(Exercise text)
The study of meteorological drought is a complex issue. Drought is directly caused by a deficit of rainfall but is more than simply a rainfall deficit. There are a large variety of drought definitions—for example, meteorological, agricultural, hydrological, or socioeconomic drought, each of which has distinct impacts (Dai 2011). Observational records of drought are uncertain, and the IPCC Fifth Assessment Report concluded that “confidence is low for a global-scale observed trend in drought or dryness (lack of rainfall) since the middle of the 20th century, owing to lack of direct observations, methodological uncertainties and geographical inconsistencies in the trends” (Hartmann et al. 2013, p. 162). Most drought indices make use of two or more ECVs (Zargar et al. 2011). The availability of multivariate surface holdings through CLIMOD that included drought-relevant parameters such as temperature, humidity, and winds in addition to rainfall would greatly facilitate historical and ongoing observationally based drought research activities and help to reconcile apparent discrepancies in historical estimates of drought prevalence that depend both on data sources considered (Trenberth et al. 2014; Dai and Zhao 2017) and choice of specific indices (Dai and Zhao 2017; Fig. SB1).
(End Exercise text)
(Provided data)
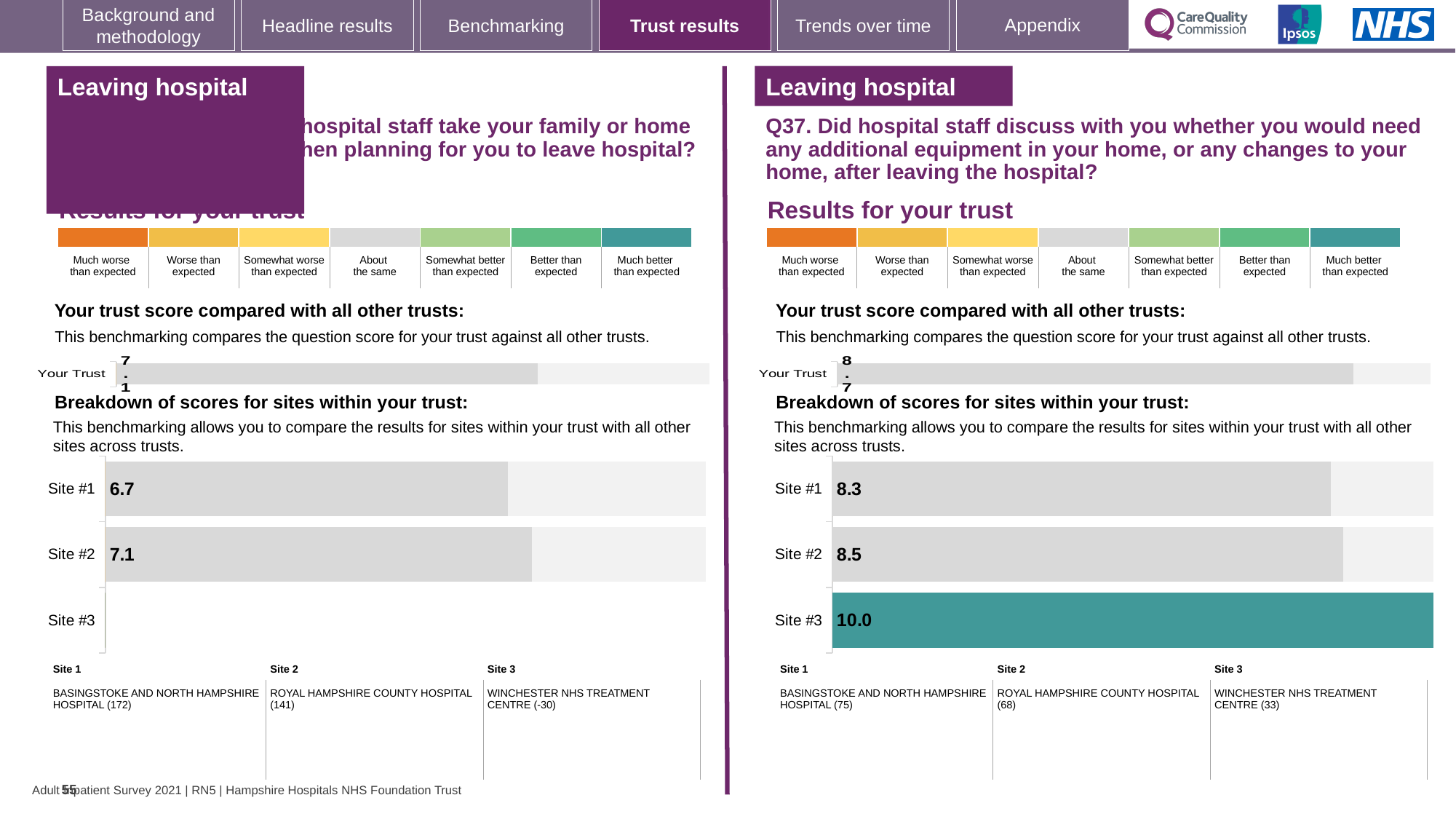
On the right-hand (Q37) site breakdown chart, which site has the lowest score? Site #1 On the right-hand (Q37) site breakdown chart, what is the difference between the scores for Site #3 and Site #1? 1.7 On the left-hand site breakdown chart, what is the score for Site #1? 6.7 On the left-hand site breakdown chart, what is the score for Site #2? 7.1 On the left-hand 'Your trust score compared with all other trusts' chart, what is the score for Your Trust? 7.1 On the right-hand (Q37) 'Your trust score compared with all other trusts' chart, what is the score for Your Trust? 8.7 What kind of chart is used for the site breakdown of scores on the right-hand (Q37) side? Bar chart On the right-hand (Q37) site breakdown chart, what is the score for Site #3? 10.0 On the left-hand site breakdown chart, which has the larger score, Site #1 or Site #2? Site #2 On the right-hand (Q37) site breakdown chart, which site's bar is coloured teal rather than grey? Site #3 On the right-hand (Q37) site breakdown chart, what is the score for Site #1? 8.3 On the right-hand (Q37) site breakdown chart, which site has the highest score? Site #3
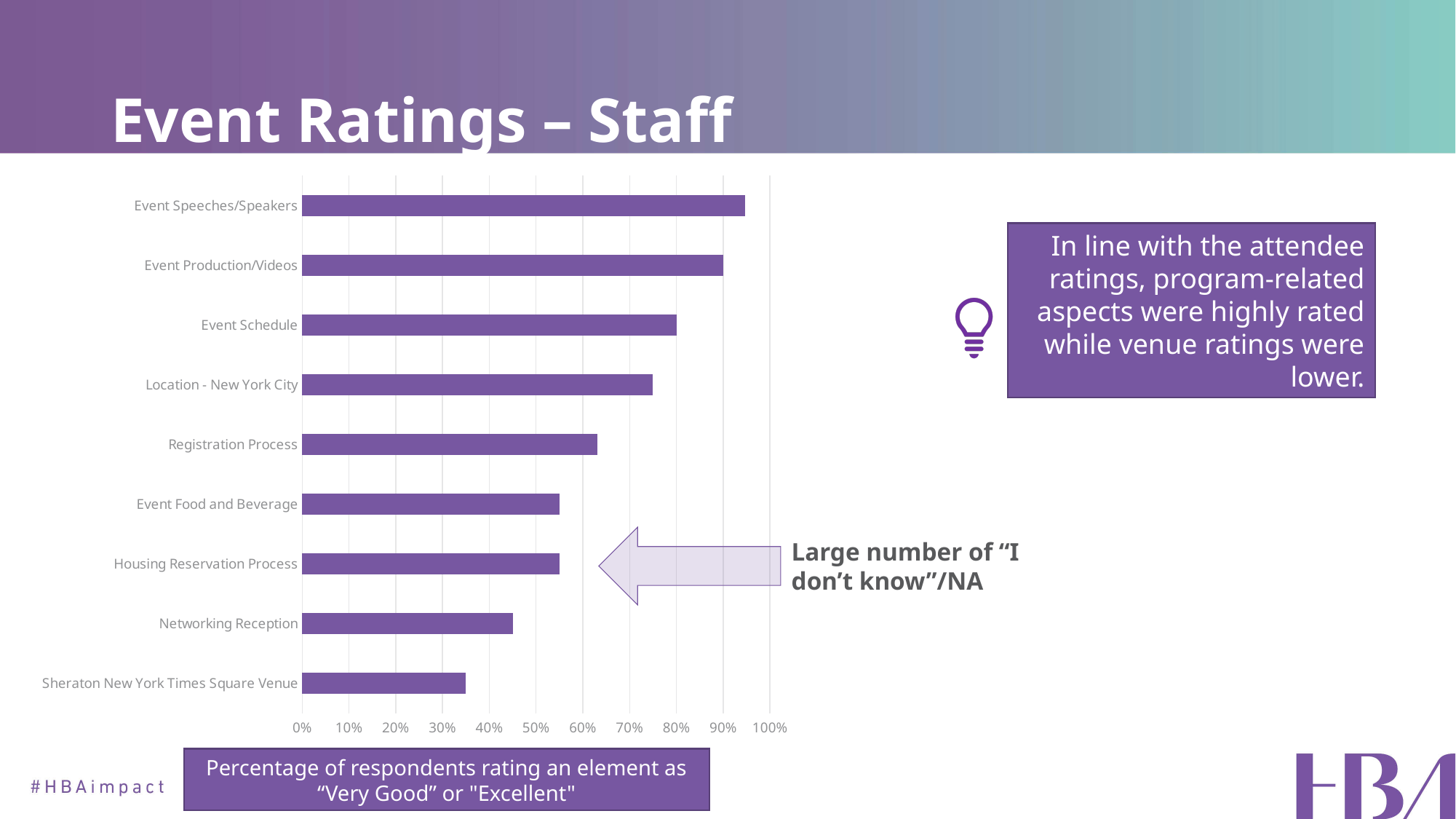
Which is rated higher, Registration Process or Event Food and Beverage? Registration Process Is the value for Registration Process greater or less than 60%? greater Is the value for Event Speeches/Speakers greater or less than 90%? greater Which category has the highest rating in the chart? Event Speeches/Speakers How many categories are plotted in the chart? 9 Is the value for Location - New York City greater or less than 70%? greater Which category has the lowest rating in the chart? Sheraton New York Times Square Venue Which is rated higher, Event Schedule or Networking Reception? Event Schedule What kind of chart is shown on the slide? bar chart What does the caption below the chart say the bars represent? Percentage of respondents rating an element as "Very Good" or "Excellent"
(End Provided data)
(Provided data)
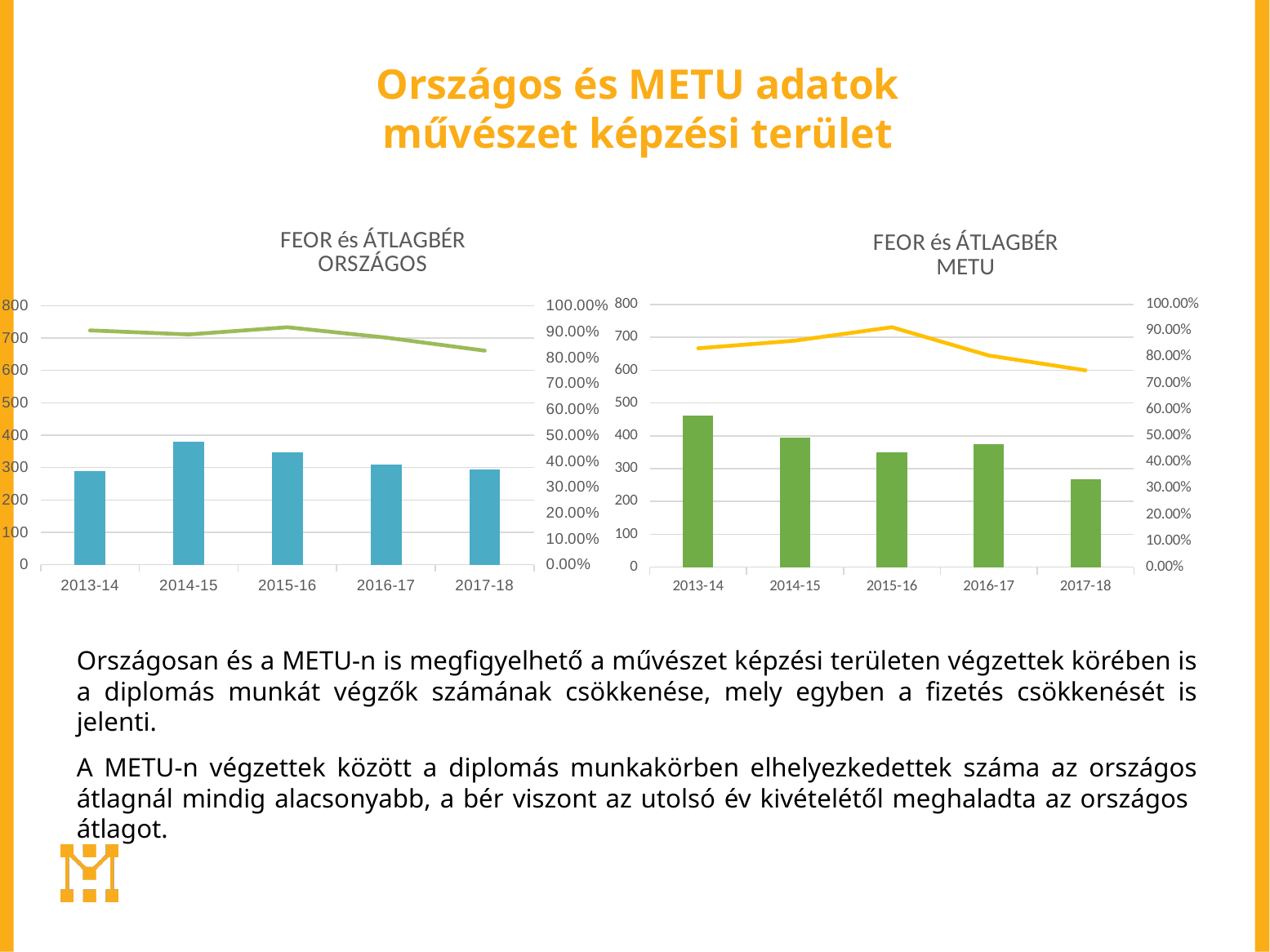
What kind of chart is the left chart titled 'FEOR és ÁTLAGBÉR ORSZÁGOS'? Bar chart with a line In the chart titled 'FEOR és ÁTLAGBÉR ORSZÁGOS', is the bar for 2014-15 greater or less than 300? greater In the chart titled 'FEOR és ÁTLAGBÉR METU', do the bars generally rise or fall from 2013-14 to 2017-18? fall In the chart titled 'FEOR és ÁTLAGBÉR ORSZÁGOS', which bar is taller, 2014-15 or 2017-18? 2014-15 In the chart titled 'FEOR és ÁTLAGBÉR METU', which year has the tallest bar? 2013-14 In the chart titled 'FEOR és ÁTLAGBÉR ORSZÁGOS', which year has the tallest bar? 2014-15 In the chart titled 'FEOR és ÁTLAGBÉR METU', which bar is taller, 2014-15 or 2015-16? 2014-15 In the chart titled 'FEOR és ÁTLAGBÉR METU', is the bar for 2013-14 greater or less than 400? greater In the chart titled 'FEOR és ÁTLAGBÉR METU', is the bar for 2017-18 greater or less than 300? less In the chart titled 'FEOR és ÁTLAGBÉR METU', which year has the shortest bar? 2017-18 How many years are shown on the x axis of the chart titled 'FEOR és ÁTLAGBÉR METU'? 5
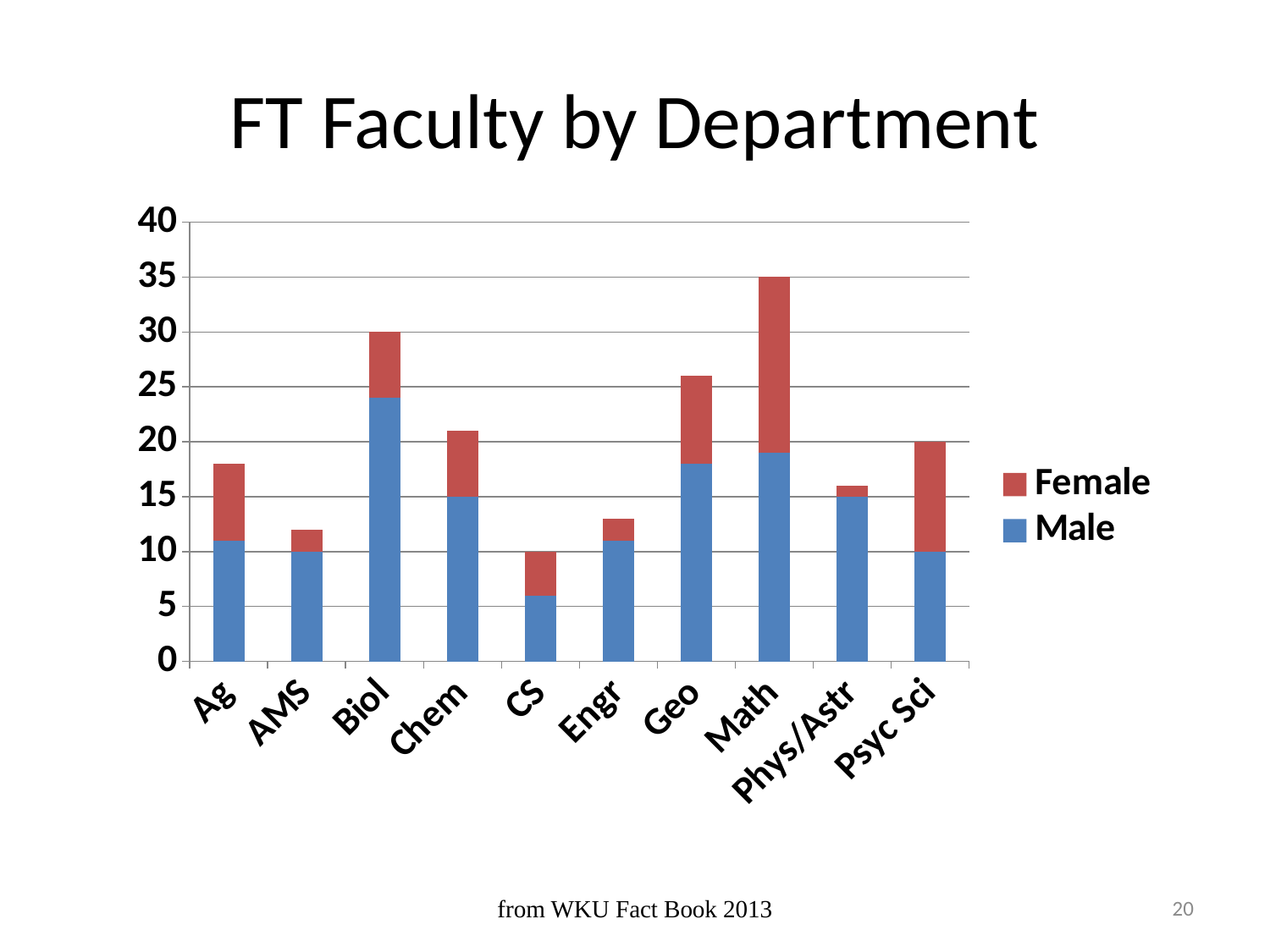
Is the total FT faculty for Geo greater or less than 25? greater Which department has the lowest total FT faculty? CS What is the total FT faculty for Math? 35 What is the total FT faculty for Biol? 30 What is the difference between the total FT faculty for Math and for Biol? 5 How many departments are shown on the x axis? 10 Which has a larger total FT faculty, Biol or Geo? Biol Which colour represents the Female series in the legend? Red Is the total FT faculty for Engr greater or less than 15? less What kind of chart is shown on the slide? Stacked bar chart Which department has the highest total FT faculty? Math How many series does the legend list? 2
(End Provided data)
(Provided data)
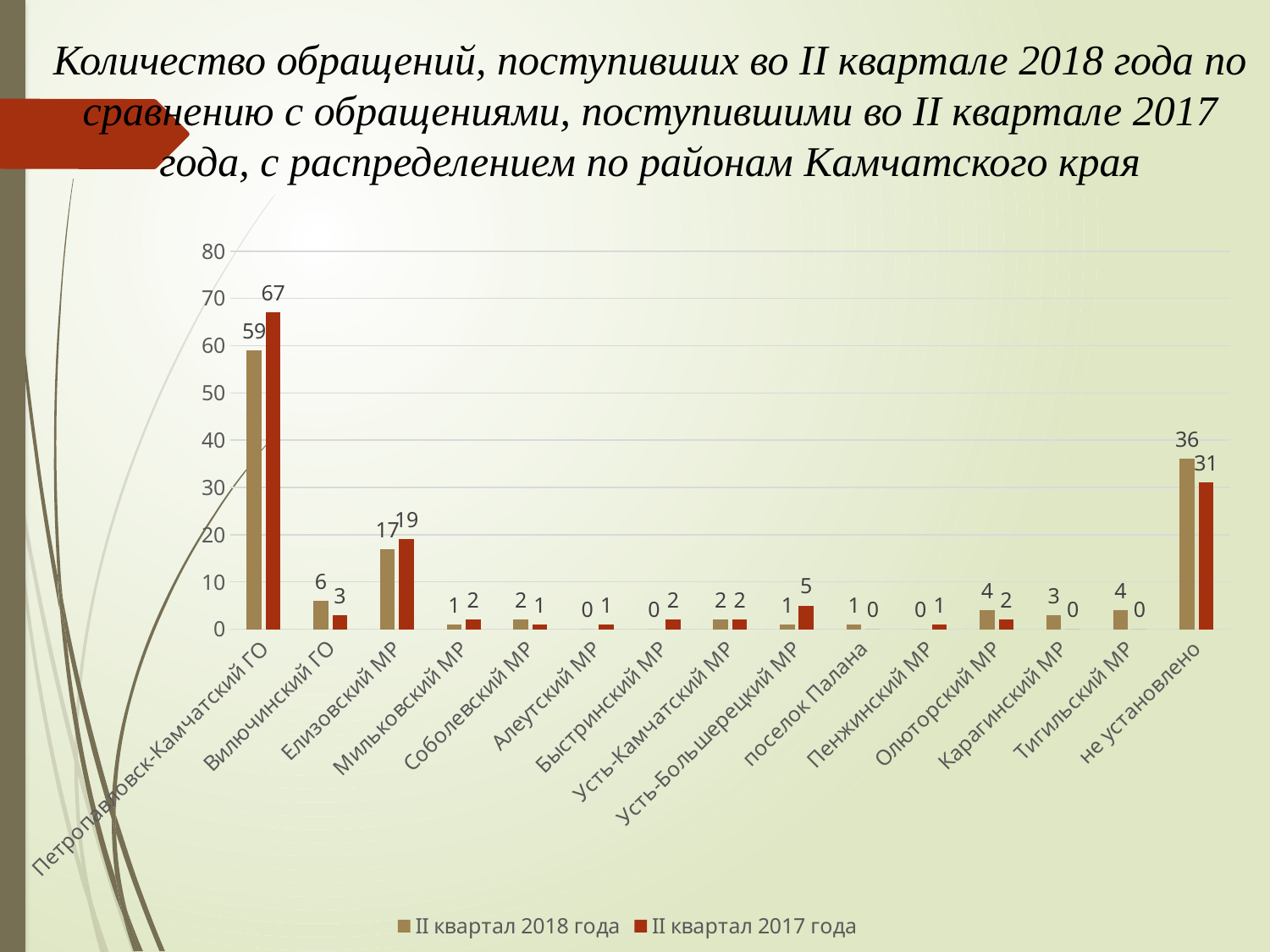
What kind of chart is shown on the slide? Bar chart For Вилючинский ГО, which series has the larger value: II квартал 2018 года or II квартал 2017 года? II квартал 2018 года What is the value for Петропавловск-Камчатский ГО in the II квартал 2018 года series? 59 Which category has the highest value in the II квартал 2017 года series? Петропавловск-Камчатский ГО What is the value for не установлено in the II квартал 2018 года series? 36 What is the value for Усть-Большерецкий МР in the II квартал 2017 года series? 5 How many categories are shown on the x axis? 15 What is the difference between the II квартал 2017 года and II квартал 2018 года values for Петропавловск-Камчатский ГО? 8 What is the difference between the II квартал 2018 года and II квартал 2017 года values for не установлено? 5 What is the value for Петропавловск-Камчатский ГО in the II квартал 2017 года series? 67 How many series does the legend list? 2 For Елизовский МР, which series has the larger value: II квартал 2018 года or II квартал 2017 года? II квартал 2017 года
(End Provided data)
Task 1:
Report only the number of lines in the records that contain the word "Math", treating uppercase and lowercase letters as distinct.
Task 2:
Carry the passage on meteorological drought forward from its final sentence.

Response 1:
1

Response 2:
The effect of heat waves on flora and fauna can be studied using solely dry-bulb air temperature. However, the effect of moisture in the air is an important measure of the thermal comfort of animals (including humans) who rely on the evaporation of water (sweating or panting) to thermoregulate. High relative humidity at high temperatures limits the rate at which evaporation can occur, leading to heat stress or, in extreme circumstances, fatal overheating. Conversely, at low temperatures, moister air can make the body feel cooler through more efficient conduction of heat away from the skin and more energy required to warm the moist air close to the skin. An additional ECV that has value in the study of heat stress is the local wind speed.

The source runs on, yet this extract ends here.